--- Given information ---
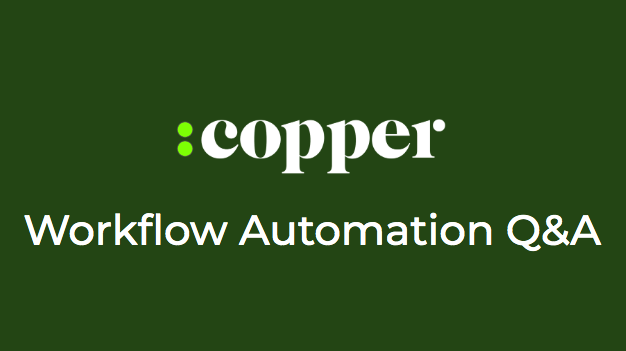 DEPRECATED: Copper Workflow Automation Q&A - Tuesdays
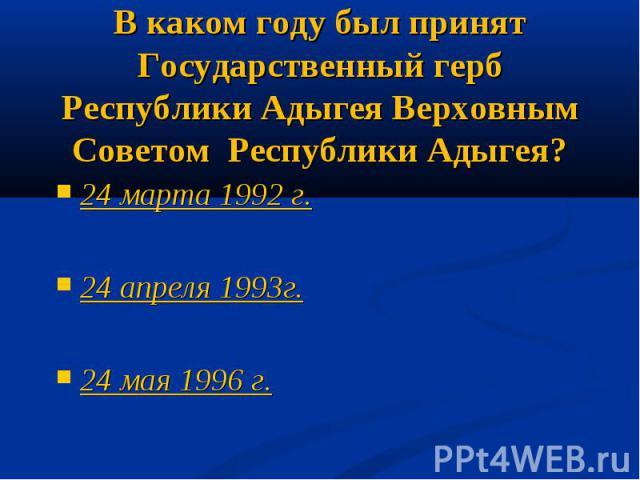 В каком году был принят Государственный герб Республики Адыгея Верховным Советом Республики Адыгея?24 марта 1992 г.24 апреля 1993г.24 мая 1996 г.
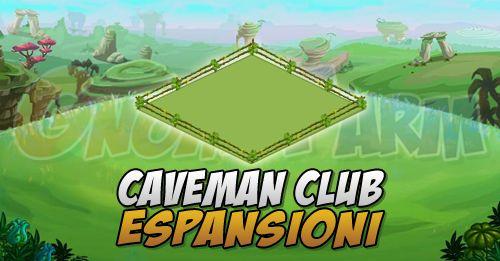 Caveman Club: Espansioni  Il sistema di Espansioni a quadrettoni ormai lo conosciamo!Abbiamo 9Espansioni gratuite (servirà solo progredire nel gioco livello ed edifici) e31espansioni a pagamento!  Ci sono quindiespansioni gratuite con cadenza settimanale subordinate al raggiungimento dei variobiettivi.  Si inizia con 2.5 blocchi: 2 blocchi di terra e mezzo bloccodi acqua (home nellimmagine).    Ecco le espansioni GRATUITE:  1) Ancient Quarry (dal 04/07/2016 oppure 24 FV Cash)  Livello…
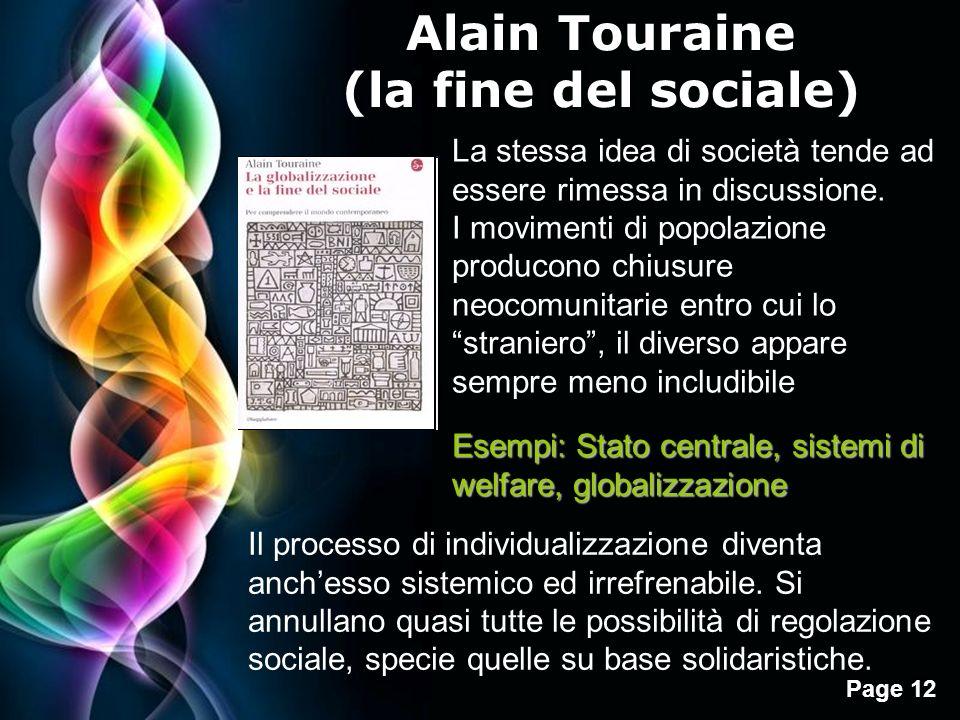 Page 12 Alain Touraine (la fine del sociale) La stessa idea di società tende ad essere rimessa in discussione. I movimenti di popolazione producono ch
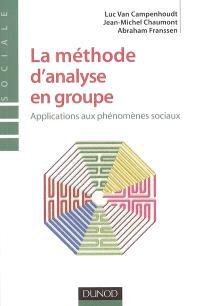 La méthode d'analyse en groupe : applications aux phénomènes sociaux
---
> [How to complete this task] All of the data should come back exactly as written, but without pictures.

> [Task response]
 DEPRECATED: Copper Workflow Automation Q&A - Tuesdays
 В каком году был принят Государственный герб Республики Адыгея Верховным Советом Республики Адыгея?24 марта 1992 г.24 апреля 1993г.24 мая 1996 г.
 Caveman Club: Espansioni  Il sistema di Espansioni a quadrettoni ormai lo conosciamo!Abbiamo 9Espansioni gratuite (servirà solo progredire nel gioco livello ed edifici) e31espansioni a pagamento!  Ci sono quindiespansioni gratuite con cadenza settimanale subordinate al raggiungimento dei variobiettivi.  Si inizia con 2.5 blocchi: 2 blocchi di terra e mezzo bloccodi acqua (home nellimmagine).    Ecco le espansioni GRATUITE:  1) Ancient Quarry (dal 04/07/2016 oppure 24 FV Cash)  Livello…
 Page 12 Alain Touraine (la fine del sociale) La stessa idea di società tende ad essere rimessa in discussione. I movimenti di popolazione producono ch
 La méthode d'analyse en groupe : applications aux phénomènes sociaux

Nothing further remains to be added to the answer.